TO DO ::
The lines below that include the word "wallpaper" are to be reported.

DATA PROVIDED ::
**********

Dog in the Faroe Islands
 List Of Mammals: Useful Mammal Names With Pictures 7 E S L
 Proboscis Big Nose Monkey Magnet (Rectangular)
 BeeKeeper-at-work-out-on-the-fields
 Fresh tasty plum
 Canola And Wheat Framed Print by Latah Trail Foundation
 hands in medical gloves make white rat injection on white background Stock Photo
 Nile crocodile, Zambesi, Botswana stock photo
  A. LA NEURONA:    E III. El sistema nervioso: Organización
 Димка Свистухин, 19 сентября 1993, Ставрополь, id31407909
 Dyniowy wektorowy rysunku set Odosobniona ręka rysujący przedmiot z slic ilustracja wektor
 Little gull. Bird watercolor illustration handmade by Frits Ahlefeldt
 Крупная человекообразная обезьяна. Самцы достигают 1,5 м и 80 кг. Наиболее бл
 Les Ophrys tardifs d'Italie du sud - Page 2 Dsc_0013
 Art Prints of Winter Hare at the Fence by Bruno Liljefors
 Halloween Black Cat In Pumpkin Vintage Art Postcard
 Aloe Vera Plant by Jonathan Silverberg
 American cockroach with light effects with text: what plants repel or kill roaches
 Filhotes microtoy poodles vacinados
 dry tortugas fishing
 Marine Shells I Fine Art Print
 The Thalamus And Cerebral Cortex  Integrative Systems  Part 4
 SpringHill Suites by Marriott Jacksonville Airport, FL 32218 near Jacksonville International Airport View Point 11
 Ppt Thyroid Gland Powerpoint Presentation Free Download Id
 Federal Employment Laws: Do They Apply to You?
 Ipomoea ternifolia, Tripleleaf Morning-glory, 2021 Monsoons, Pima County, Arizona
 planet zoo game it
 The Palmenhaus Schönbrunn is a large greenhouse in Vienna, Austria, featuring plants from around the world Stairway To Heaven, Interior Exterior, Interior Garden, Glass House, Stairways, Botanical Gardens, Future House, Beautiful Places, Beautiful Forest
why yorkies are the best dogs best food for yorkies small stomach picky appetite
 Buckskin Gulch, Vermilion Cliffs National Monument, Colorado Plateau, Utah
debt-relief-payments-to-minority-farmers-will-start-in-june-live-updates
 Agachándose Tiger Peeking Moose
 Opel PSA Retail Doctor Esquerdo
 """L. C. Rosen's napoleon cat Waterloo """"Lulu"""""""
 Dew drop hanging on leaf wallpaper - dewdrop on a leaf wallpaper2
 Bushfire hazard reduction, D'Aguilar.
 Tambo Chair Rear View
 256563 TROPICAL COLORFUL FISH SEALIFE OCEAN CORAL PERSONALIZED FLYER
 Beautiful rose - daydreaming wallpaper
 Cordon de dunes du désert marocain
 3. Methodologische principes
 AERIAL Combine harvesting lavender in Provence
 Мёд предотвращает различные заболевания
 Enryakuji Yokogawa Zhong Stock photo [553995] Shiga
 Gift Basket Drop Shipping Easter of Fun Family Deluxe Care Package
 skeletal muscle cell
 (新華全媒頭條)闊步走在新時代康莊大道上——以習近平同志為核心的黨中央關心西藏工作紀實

**********

WRITTEN ANSWER ::
 Dew drop hanging on leaf wallpaper - dewdrop on a leaf wallpaper2
 Beautiful rose - daydreaming wallpaper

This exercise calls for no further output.